Les autorités suisses utilisent des appareils anti-drones pour surveiller le déroulement du forum économique mondial. De plus en plus de pays y recourent pour se protéger contre des attaques éventuelles.

Les forces de l’ordre suisses se sont munies d’un nouvel appareil pour contrôler le déroulement du Forum économique mondial (WEF), la rencontre annuelle des élites politiques et économiques du monde entier, à Davos, en Suisse. Selon Bloomberg, il s’agit d’un fusil brouilleur de drones, le HP 47, produit par l’entreprise allemande H.P. Marketing & Consulting Wüst.

Georg Schmitt, le porte-parole du WEF, explique : « Le forum prend au sérieux la sécurité de ses participants. Par conséquent, il normal que nous nous préparions à chaque type de menace potentielle. »

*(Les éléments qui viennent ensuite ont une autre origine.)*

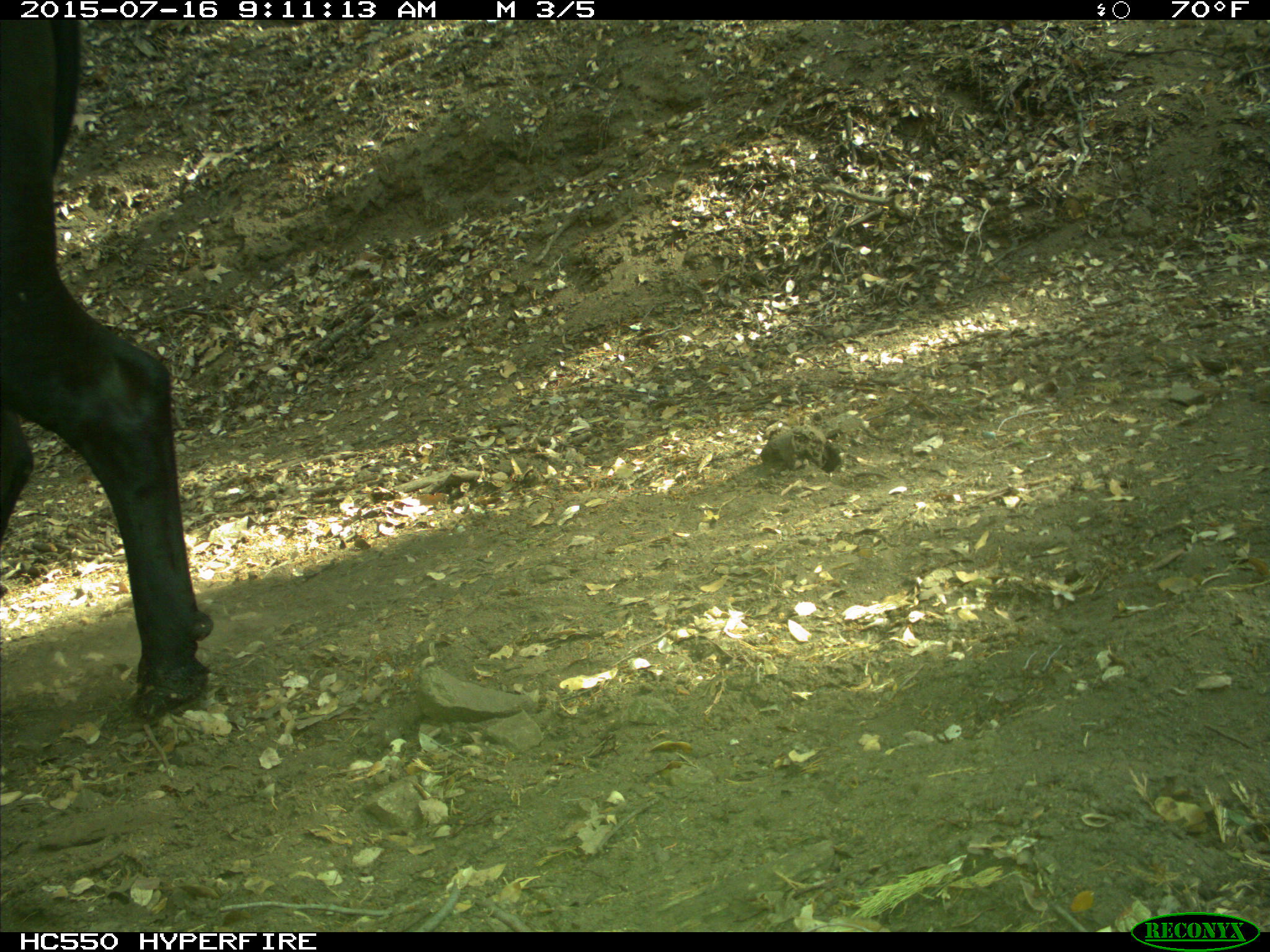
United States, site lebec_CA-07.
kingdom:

L’appareil peut brouiller le signal d’un drone situé à plus de 300 mètres, en bloquant son système de contrôle à distance et en le faisant atterrir doucement au sol pour ensuite le capturer (ou le détruire). Schmitt avoue que ce genre de technologie peut représenter un danger pour le trafic aérien. Plus concrètement, ces mesures sont prises pour éviter que quelqu’un puisse surveiller les positions de la police et, par conséquent, organiser une attaque.

D’après Steffen Wicker, le directeur général de l’entreprise allemande, le HP 47 a été déjà utilisé pendant la dernière visite de Barack Obama à Berlin et lors du déroulement d’une conférence de sécurité à Hambourg décembre dernier.

Mais même si l’utilisation de ce genre d’appareil est encore rare, le marché semble s’étendre de plus en plus vite. Pour le moment, le chiffre d’affaires général du marché des drones s’élève à 2 milliards de dollars, mais le groupe de consultation PricewaterhouseCoopers (PwC) a estimé qu’il pourrait dépasser les 120 milliards d’ici 2020.

Le marché des drones pourrait dépasser un chiffre d’affaires de 120 milliards de dollars d’ici 2020

En effet, d’autres entreprises et institutions se sont lancées sur le marché, en présentant plusieurs moyens anti-drones : des drones lance-filet, des lasers et d’autres armes. La France participe aussi à cette course. En effet, l’armée de l’air a montré en novembre dernier ses projets de lutte anti-drones à la base aérienne 107 Villacoublay.